On the night of 14 October 2004, a group of 6 to 7 poorly armed and organised individuals attacked the little south eastern town of Kilwa. Calling their selves the Mouvement Révolutionnaire de Libération du Katanga (MRLK), a rebel movement seeking the independence of Katanga, the next day they took over the town and about 100 youths voluntarily joined their ranks. No human rights violations were reported during this period. However, in response, and for fear for their nearby mining operations, the Australian company Anvil Mining called in the 62th Infantry Brigade of the Congolese army stationed in Pweto, about 135 kms away, and provided trucks, drivers, food and other logistical support to facilitate their movement to Kilwa. The army invaded the town in full force, bombing homes and conducting arbitrary arrests, unlawful detentions, torture, pillage and summary executions.
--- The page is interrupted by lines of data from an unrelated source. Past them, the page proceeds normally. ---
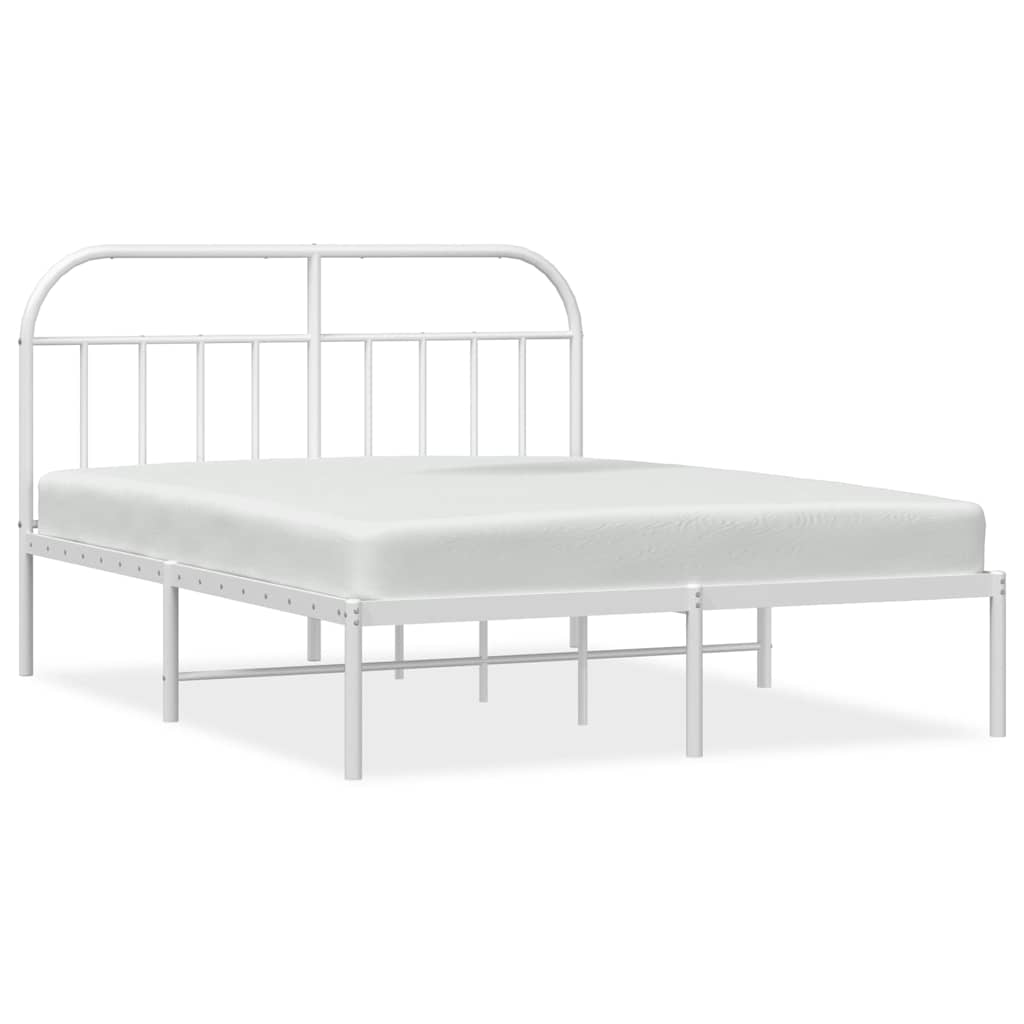 Sengeramme i metall med sengegavl hvit 150x200 cm vidaXL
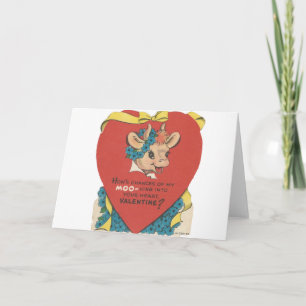  Valentijn "Koe Moo" Feestdagen Kaart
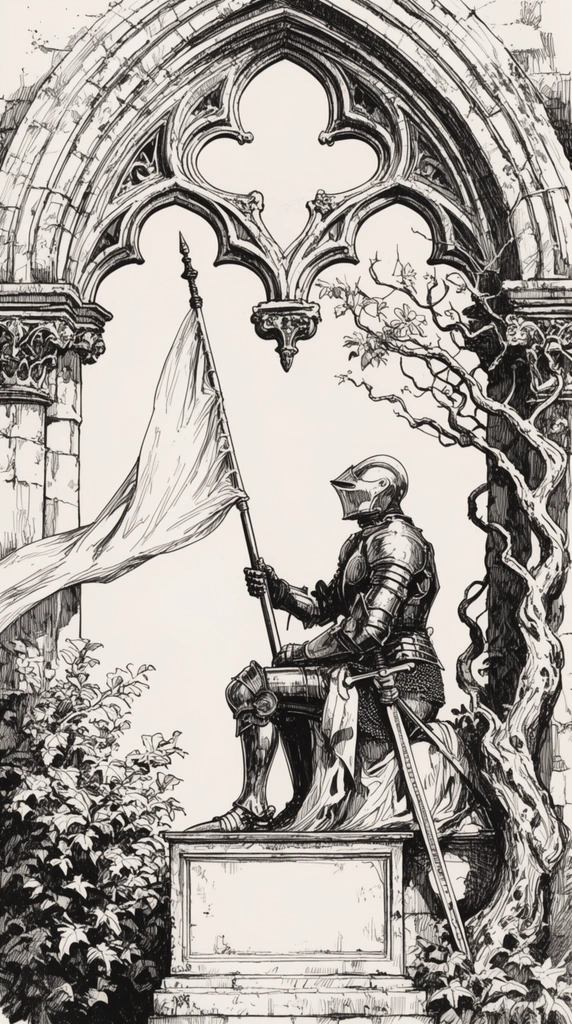 seated knight in plate armor holding a tall staff with a large flowing banner, framed by an ornate Gothic stone archway with a trefoil apex, twisting tree branches wrapping around the right column, leafy foliage beside a central rectangular stone plinth, vintage black and white pen and ink illustration, intricate hatching and cross-hatching shading, high contrast line art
A UN Mission in Congo (MONUC) investigation carried out 22-24 October 2004 put the death toll at 73, including summary executions of 28 arrestees. In 2007, 8 accused army commanders and 3 Anvil Mining employees were brought before a military court but the case was dismissed. An appeal against this decision was also dismissed on procedural misconduct thus blocking any chances of reparation for the victims.
Alleged violations of the African Charter on Human and Peoples’ Rights
The complainants therefore allege the violation of their rights as guaranteed by the African Charter. In particular, they allege violations of;
Article – 1 Obligation of Member States
Article – 4 Rights to life
Article – 5 Prohibition of Torture
Article – 6 Protection from Arbitrary Arrest
Article – 7(1) Right to fair trial
Article – 14 Right to Property
Article – 26 Duty to Guarantee Independence of Courts
This communication was filed before the African Commission on Human and Peoples’ Rights
Status of the Communication
The people of Kilwa represented by IHRDA, Action contre l’impunité des droits humains (ACIDH) and Rights and Accountability in Development (RAID) filed a communication before the African Commission on Human and Peoples’ Rights (ACmHPR) against the Democratic Republic of Congo. The case on alleged violation of the rights of the people of Kilwa by the military, equipped by an Australian Mining Company in Katanga called Anvil Mining, was dismissed at the national level.
The communication made progress by moving from the seizure stage to the admissibility stage. Unfortunately, it has been at the admissibility stage for 2 year 4 months (6 May 2011 – date) before the ACmHPR. After an unsatisfactory pursuit at the national level, justice is yet to be served.
The communication, relating to human rights violations which occurred in Kilwa in October 2004, was seized of by the African Commission in November 2010.The case is filed on behalf of Pierre Kunda Musopelo, Ulimwengu Lukumani, Ulimwengu Nombele (all of late) and two victims who have elected anonymity for fear of reprisals. The complainants allege that the events which took place in the south-eastern rural area of Kilwa and the subsequent failure of the Congolese government to ensure reparation for victims are in violation of several provisions of the African Charter on Human and Peoples’ Rights.
IHRDA’s litigation partners in this communication are Action contre l’impunité des droits humains (ACIDH) and Rights and Accountability in Development (RAID).